Доктор протянул Дэвиду стакан с водой, достал таблетки:
— Никого ты не убьешь. Тебе нужно выспаться, вот что. Проспишь сутки — и посмотришь на вещи иначе. Прими вот это.
Лейбер проглотил таблетки и расплакался, однако послушно согласился подняться с доктором в спальню и дал уложить себя в постель.

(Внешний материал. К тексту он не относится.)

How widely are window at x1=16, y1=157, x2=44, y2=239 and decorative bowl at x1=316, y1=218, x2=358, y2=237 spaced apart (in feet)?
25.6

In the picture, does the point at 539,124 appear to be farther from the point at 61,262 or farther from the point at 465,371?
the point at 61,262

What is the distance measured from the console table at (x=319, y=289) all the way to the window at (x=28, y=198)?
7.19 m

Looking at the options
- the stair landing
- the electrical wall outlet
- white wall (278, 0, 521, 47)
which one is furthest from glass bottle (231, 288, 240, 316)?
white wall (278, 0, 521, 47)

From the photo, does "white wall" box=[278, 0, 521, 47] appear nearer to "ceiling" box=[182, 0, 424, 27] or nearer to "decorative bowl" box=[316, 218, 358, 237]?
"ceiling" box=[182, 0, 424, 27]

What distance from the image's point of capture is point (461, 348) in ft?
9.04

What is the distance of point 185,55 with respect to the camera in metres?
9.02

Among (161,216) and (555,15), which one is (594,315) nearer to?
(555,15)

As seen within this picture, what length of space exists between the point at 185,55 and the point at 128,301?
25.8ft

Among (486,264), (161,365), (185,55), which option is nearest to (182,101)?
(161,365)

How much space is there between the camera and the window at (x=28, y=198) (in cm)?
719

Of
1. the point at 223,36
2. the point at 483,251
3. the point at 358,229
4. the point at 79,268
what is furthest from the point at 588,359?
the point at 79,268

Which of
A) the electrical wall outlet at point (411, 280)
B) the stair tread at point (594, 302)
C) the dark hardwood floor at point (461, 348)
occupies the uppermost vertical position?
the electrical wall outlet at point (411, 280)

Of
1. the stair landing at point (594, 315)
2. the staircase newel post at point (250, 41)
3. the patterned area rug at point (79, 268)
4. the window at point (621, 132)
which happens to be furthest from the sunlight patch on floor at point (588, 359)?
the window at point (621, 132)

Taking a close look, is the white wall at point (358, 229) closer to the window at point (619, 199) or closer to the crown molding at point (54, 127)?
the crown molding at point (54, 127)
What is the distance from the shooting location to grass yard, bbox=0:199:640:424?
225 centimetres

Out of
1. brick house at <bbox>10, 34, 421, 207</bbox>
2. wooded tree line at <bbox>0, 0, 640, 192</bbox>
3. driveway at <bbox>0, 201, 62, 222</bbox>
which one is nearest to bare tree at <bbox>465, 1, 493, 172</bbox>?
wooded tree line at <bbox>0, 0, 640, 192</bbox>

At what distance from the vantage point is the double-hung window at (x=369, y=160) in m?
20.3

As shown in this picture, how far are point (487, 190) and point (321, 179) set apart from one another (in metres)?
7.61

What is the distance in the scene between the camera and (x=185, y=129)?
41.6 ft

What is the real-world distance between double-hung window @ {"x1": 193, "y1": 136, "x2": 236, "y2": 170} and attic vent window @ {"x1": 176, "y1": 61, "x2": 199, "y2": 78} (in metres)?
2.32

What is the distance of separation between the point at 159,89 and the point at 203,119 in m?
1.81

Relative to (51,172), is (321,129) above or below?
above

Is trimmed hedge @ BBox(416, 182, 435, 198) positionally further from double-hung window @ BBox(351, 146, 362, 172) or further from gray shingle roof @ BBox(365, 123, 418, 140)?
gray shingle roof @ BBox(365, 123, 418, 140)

Доктор пожелал Дэвиду спокойной ночи и ушел.
Лейбер, в одиночестве, медленно погружался в дремоту.
Послышался шорох.
«Что это — что там такое?» — смутно пронеслось у него в голове.
По коридору что-то передвигалось.
Дэвид Лейбер спал.
Утром доктор Джефферс подъехал к дому Лейбера. На небе сияло солнце, и доктор явился с тем, чтобы предложить Дэвиду отправиться на прогулку за город. Лейбер, должно быть, еще спит. Доза вчерашнего снотворного рассчитана часов на пятнадцать как минимум.
Доктор позвонил в дверной звонок. Молчание. Прислуга еще не приходила, час был ранний. Джефферс подергал дверь: она оказалась незапертой — и он вошел в дом. Положил свой чемоданчик с инструментами на первый попавшийся стул.